Mais Solal a mis très longtemps à apprendre ce que savaient d'instinct ses glorieux prédécesseurs : qu'un grand orchestre de jazz est un ensemble de personnalités, et non pas d'instruments. Ses big bands étaient éblouissants, époustouflants, tétanisants, rarement émouvants. Ils produisaient une extraordinaire musique de film, sans film.

Tout à changé en 1981. Réunissant quelques-uns des meilleurs solistes de la nouvelle génération, Solal soulève le couvercle de son piano et laisse s'exprimer sur sa musique des musiciens qui ne sont plus seulement « les meilleurs ». De cette époque date l'entrée dans son univers de ces deux merveilleux poètes que sont le trompettiste Eric Le Lann et le tromboniste Denis Leloup.

Solal découvre alors le plaisir de respirer, de laisser souffler librement ceux dont c'est le destin.
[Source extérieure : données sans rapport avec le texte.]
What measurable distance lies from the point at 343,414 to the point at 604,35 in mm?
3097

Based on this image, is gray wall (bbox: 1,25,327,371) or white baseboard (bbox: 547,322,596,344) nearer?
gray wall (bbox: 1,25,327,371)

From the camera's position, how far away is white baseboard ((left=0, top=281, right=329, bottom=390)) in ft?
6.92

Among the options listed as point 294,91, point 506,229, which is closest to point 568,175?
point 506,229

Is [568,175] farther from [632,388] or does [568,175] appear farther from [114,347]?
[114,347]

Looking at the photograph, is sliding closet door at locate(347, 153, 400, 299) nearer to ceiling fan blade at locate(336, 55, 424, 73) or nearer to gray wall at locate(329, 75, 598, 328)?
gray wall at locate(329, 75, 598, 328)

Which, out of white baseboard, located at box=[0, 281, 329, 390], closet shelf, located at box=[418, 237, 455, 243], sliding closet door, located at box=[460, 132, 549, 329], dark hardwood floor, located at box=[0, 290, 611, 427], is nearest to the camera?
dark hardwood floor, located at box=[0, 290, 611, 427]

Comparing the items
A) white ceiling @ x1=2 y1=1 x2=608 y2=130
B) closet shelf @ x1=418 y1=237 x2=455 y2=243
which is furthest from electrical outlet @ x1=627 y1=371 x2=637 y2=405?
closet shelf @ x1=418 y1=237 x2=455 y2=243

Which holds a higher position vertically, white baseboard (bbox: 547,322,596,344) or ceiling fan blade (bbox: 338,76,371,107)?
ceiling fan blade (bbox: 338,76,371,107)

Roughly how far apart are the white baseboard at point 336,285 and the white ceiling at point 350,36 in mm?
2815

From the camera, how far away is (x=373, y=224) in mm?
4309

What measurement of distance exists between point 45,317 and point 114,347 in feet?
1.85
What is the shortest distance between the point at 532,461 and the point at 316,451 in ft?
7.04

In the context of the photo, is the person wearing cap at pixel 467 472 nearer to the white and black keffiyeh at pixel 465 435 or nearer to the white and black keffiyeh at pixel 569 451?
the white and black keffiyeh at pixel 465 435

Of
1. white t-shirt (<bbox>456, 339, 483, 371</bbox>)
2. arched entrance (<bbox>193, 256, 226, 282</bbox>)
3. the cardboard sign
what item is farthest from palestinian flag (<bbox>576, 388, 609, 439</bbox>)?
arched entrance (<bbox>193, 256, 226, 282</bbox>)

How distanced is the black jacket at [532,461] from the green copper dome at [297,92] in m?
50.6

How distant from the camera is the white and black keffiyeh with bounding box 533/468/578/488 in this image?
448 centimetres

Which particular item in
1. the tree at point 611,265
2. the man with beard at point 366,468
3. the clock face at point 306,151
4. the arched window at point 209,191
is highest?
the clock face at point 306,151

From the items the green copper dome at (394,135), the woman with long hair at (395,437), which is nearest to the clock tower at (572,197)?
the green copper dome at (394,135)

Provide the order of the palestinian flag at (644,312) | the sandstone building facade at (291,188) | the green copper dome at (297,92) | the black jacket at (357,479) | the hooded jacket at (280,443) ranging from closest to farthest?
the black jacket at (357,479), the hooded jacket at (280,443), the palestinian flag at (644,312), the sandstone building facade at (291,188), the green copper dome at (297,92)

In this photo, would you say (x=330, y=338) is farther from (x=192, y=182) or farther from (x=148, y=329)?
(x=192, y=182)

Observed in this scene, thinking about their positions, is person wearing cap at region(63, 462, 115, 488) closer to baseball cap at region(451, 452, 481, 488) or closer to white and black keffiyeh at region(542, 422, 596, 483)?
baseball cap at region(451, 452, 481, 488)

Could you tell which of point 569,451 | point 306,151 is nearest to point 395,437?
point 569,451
Mine de rien (le grand orchestre solalien a toujours été un échec commercial) sa musique prend une autre dimension. La nouvelle génération se bouscule pour faire partie de cette expérience. Elle pressent bien que ce big band en pointillé, qui fêtera bientôt son demi-siècle, joue une musique absolument unique, survolant les modes avec la superbe d'un vol d'oiseaux migrateurs.

Dernière version ramassée de l'escadrille Solal, le Newdecaband intrigue par son instrumentation totalement inédite : deux trompettes, deux trombones, un cor, un tuba, piano, contrebasse, batterie, plus une voix, celle de Claudia, la fille de Martial qui intervient moins comme chanteuse que vocaliste instrumentale… Sur un répertoire entièrement neuf, où l'écriture tient autant de place que l'improvisation mais sur des motifs très brefs (on pense encore à À Bout de souffle ), ce sera sans doute la grande surprise de ce Festival Solal.